Dalam kesempatan tersebut Nyoman Mardika menyampaikan, bahwa Glorifikasi terhadap event-event besar yang diadakan di Bali, termasuk KTT G-20 sering terjadi. Hal ini membuat kritik terhadap event-event tersebut menjadi tidak ada. Padahal menurutnya kehadiran event-event tersebut harus dipertanyakan, disikapi, dan dikritisi seberapa besar manfaatnya bagi Bali. 

"G-20 menjadi hal yang ditunggu-tunggu oleh orang Bali. Di momentum G-20 ini ada harapan bahwa pariwisata Bali tumbuh dengan cara menghadirkan pimpinan-pimpinan Dunia. sebuah harapan inilah yang disebut Glorofikasi, jadi sesuatu yang harus dibangga-banggakan, bahkan dirayakan," terang Mardika. 

Padahal menurut Mardika, penyelenggaraan event-event Internasional, termasuk KTT G-20 tidak langsung berdampak bagi masyarakat Bali, terkhusus masyarakat tingkat menengah ke bawah seperti petani, buruh, nelayan, serta disektor-sektor pekerja kasar yang sebagian besar diisi oleh masyarakat Bali.  
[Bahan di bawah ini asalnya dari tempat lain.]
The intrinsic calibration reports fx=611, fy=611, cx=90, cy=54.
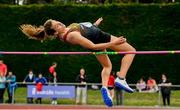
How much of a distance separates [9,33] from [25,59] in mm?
1260

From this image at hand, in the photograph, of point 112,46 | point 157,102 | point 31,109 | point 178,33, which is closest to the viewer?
point 112,46

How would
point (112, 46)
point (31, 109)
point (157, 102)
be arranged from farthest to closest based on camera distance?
1. point (157, 102)
2. point (31, 109)
3. point (112, 46)

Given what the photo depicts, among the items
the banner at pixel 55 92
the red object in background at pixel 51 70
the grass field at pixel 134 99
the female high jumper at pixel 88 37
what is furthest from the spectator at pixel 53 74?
the female high jumper at pixel 88 37

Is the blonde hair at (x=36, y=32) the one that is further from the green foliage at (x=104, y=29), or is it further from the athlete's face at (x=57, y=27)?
the green foliage at (x=104, y=29)

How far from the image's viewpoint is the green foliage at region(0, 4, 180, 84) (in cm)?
2353

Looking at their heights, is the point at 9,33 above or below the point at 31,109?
above

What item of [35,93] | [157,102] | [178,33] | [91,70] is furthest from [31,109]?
[178,33]

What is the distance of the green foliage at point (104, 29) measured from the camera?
23531 millimetres

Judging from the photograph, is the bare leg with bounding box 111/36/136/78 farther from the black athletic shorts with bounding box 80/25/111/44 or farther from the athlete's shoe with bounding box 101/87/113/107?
the athlete's shoe with bounding box 101/87/113/107

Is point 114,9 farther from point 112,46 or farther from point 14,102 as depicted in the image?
point 112,46

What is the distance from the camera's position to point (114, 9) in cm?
2414

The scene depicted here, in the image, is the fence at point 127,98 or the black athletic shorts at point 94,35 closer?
the black athletic shorts at point 94,35

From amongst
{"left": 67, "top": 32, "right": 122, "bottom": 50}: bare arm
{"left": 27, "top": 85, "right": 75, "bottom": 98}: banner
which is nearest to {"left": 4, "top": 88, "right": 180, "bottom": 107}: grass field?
{"left": 27, "top": 85, "right": 75, "bottom": 98}: banner

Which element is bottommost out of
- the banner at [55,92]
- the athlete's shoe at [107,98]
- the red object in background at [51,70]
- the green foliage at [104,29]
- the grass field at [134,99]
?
the athlete's shoe at [107,98]
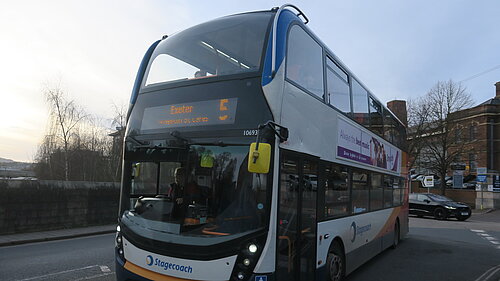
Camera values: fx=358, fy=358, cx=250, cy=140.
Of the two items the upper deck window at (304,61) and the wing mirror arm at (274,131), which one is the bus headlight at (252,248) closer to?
the wing mirror arm at (274,131)

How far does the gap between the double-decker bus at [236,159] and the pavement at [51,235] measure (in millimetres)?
8302

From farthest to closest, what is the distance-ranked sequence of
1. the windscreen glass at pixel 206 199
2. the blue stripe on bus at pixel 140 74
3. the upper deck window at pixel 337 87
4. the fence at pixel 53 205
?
the fence at pixel 53 205 → the upper deck window at pixel 337 87 → the blue stripe on bus at pixel 140 74 → the windscreen glass at pixel 206 199

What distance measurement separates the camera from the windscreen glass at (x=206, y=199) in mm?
4027

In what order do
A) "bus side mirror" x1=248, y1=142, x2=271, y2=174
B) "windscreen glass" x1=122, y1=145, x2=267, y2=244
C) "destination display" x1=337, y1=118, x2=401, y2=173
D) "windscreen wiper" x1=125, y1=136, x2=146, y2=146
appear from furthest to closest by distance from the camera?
"destination display" x1=337, y1=118, x2=401, y2=173 < "windscreen wiper" x1=125, y1=136, x2=146, y2=146 < "windscreen glass" x1=122, y1=145, x2=267, y2=244 < "bus side mirror" x1=248, y1=142, x2=271, y2=174

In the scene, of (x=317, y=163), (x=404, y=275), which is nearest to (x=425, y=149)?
(x=404, y=275)

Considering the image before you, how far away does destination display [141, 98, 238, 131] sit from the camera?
14.4ft

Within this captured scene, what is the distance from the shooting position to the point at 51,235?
12.1 metres

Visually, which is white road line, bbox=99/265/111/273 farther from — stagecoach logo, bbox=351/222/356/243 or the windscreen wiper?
stagecoach logo, bbox=351/222/356/243

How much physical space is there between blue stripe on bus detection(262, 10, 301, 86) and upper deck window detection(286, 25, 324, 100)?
15 cm

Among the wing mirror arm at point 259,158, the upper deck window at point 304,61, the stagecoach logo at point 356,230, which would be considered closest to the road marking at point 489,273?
the stagecoach logo at point 356,230

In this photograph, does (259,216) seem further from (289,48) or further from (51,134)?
(51,134)

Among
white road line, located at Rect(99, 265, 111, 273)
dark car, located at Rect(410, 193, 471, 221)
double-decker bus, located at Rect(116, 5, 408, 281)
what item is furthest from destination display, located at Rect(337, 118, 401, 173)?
dark car, located at Rect(410, 193, 471, 221)

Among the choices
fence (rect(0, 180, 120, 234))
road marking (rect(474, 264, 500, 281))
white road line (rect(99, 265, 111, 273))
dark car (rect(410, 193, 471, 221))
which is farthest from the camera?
dark car (rect(410, 193, 471, 221))

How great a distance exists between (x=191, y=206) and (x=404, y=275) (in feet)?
18.5
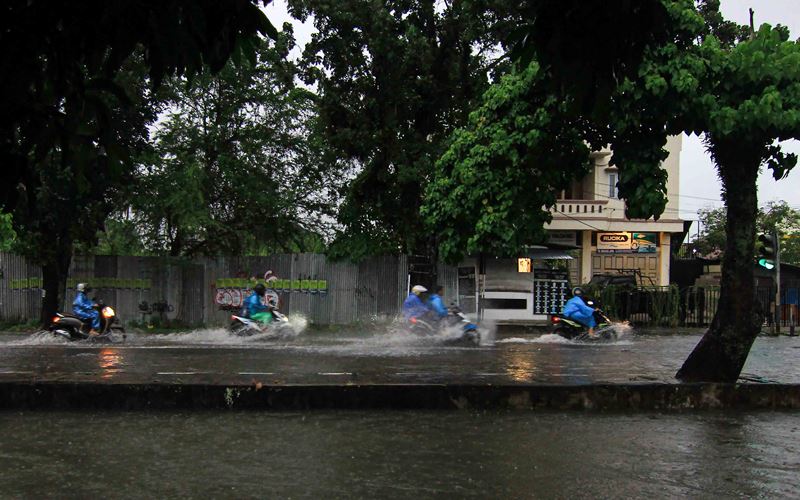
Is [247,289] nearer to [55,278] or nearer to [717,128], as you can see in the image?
[55,278]

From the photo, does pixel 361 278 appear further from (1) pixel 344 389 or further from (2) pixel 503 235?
(1) pixel 344 389

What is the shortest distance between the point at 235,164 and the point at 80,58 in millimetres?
18553

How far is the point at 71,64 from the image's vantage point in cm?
345

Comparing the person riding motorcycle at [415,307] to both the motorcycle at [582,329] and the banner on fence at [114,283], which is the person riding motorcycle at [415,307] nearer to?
the motorcycle at [582,329]

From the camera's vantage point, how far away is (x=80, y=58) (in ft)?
11.4

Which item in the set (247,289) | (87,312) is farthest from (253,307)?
(247,289)

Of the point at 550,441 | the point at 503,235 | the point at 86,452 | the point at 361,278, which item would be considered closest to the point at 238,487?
the point at 86,452

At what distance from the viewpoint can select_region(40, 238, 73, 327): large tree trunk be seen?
20578mm

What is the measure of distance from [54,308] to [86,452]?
1584 centimetres

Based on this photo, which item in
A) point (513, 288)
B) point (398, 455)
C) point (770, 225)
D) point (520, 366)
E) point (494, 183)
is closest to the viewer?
point (398, 455)

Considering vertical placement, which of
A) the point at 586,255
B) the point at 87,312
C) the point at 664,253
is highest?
the point at 664,253

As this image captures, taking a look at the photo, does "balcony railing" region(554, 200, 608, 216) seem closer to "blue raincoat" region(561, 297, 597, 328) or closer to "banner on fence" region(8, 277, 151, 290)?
"blue raincoat" region(561, 297, 597, 328)

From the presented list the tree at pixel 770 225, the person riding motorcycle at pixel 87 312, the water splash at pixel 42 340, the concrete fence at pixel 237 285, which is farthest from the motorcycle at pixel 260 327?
the tree at pixel 770 225

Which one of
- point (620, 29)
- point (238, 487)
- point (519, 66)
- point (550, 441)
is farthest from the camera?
point (550, 441)
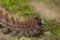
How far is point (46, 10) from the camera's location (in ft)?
19.8

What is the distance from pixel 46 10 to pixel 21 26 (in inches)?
41.2

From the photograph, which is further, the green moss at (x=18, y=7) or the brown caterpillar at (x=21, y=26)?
the green moss at (x=18, y=7)

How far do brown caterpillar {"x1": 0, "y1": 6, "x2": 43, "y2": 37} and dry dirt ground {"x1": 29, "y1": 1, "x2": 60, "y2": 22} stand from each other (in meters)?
0.54

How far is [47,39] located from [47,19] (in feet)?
2.89

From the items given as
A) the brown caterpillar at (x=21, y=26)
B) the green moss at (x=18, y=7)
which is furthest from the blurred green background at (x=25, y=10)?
the brown caterpillar at (x=21, y=26)

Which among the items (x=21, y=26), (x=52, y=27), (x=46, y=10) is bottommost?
(x=52, y=27)

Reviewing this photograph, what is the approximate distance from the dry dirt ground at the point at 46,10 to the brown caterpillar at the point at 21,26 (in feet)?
1.76

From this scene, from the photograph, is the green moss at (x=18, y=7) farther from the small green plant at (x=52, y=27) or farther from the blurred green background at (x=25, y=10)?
the small green plant at (x=52, y=27)

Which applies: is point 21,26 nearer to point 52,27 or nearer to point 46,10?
point 52,27

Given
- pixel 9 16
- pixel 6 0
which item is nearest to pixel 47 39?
pixel 9 16

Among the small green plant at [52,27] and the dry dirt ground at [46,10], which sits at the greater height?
the dry dirt ground at [46,10]

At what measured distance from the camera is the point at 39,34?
17.3ft

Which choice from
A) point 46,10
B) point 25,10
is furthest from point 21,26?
point 46,10

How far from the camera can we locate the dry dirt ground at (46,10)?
5906mm
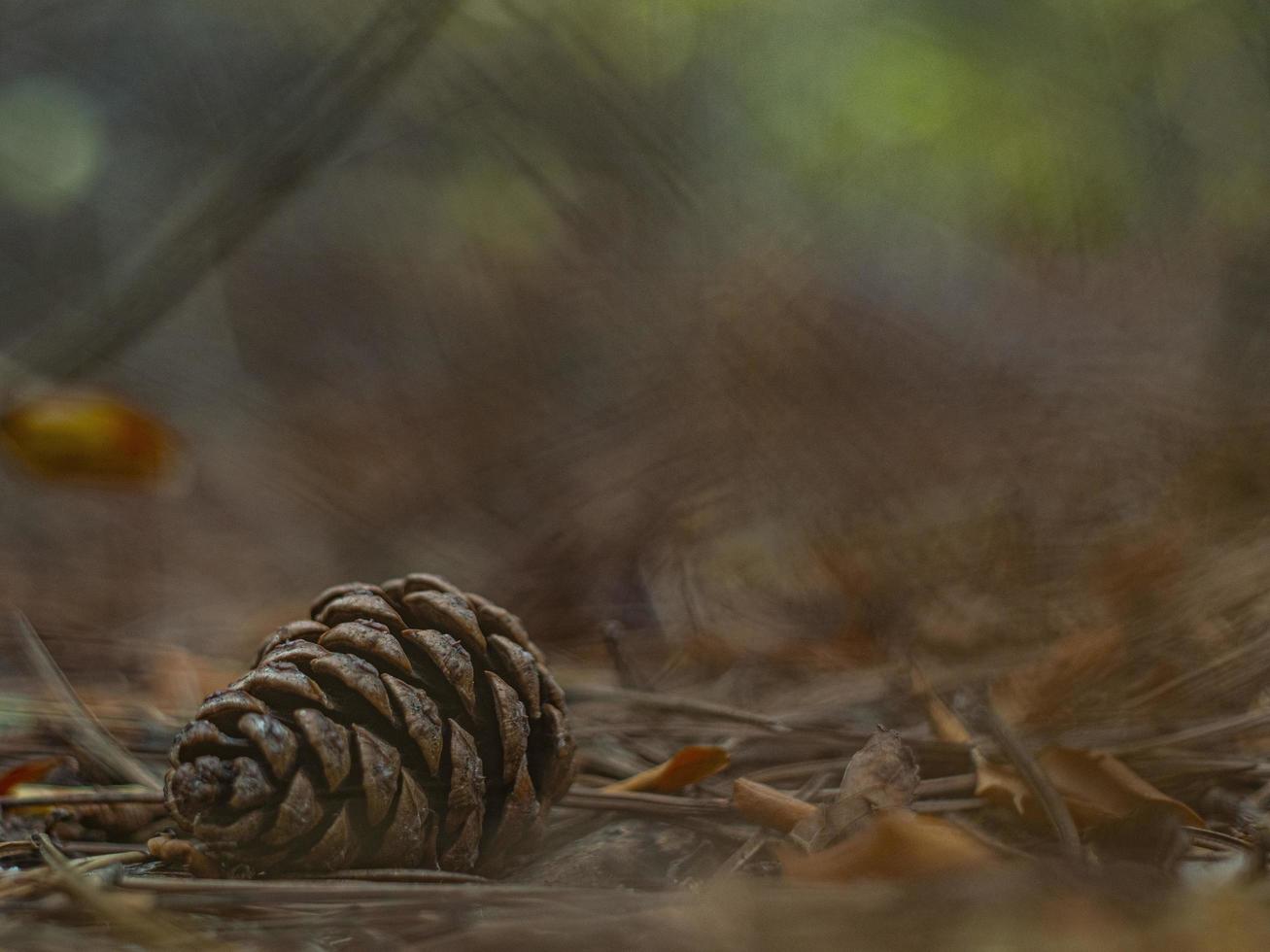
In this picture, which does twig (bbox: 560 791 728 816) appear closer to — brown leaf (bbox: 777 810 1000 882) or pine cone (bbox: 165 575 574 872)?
pine cone (bbox: 165 575 574 872)

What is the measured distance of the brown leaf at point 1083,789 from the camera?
978 mm

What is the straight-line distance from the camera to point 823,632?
212 cm

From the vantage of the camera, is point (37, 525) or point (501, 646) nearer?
point (501, 646)

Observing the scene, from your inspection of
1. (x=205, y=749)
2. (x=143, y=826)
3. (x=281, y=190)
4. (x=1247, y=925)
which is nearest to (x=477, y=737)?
(x=205, y=749)

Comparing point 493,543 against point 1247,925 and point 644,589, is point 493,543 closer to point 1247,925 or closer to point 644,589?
point 644,589

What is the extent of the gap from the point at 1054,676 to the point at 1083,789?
16.5 inches

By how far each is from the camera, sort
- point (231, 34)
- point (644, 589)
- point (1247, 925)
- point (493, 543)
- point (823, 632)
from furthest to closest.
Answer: point (231, 34), point (493, 543), point (644, 589), point (823, 632), point (1247, 925)

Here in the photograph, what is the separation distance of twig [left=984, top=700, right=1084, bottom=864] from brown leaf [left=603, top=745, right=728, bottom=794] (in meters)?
0.28

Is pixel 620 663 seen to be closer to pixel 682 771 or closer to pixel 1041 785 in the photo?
pixel 682 771

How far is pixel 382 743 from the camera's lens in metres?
0.96

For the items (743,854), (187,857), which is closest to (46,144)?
(187,857)

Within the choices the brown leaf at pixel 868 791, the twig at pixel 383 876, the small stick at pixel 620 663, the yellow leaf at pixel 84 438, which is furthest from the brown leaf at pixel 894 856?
the yellow leaf at pixel 84 438

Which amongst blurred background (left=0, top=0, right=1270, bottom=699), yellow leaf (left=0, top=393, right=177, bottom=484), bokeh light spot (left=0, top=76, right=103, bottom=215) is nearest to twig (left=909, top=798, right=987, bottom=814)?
blurred background (left=0, top=0, right=1270, bottom=699)

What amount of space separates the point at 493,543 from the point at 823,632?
0.90 metres
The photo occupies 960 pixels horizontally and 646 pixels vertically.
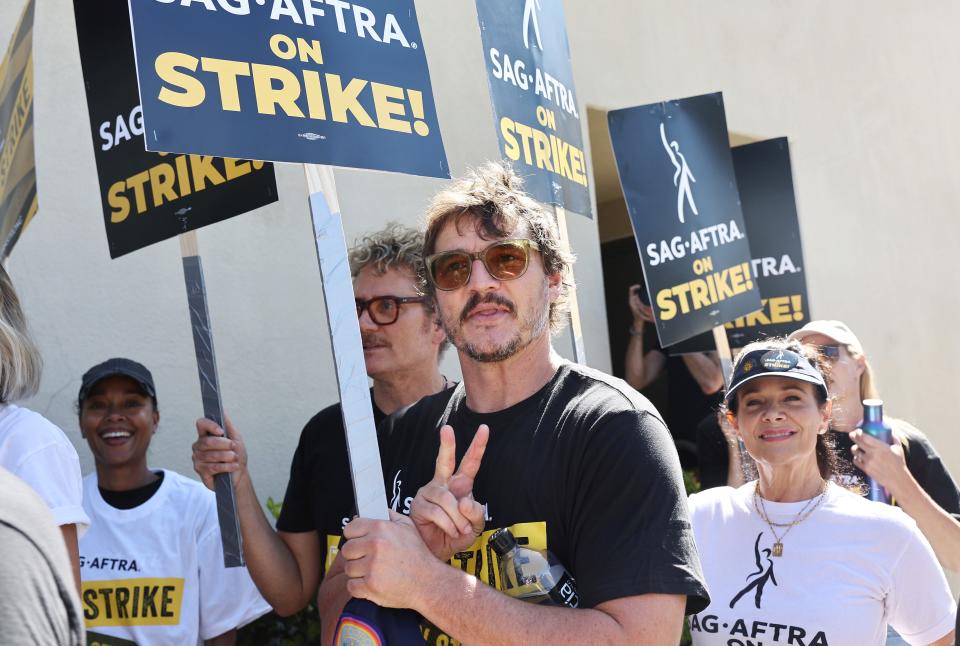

"Sejauh ini agenda-agenda G-20 belum berdampak langsung kepada sektor-sektor seperti pertanian, kepada nelayan, atau kepada buruh-buruh kasar untuk membangkitkan pertumbuhan ekonomi bagi masyarakat Bali secara keseluruhan. Cenderung masyarakat Bali sebagai penonton bukan penikmat agenda-agenda tersebut," ungkapnya. 

Lebih lanjut ia menyatakan bahwa tidak semua masyarakat mengetahui apa agenda-agenda yang dibahas dan dirumuskan di dalam G-20. Padahal agenda yang dibahas tersebut kemungkinan berdampak pada lahirnya sebuah kebijakan yang merugikan, tidak hanya bagi Indonesia bahkan Bali.  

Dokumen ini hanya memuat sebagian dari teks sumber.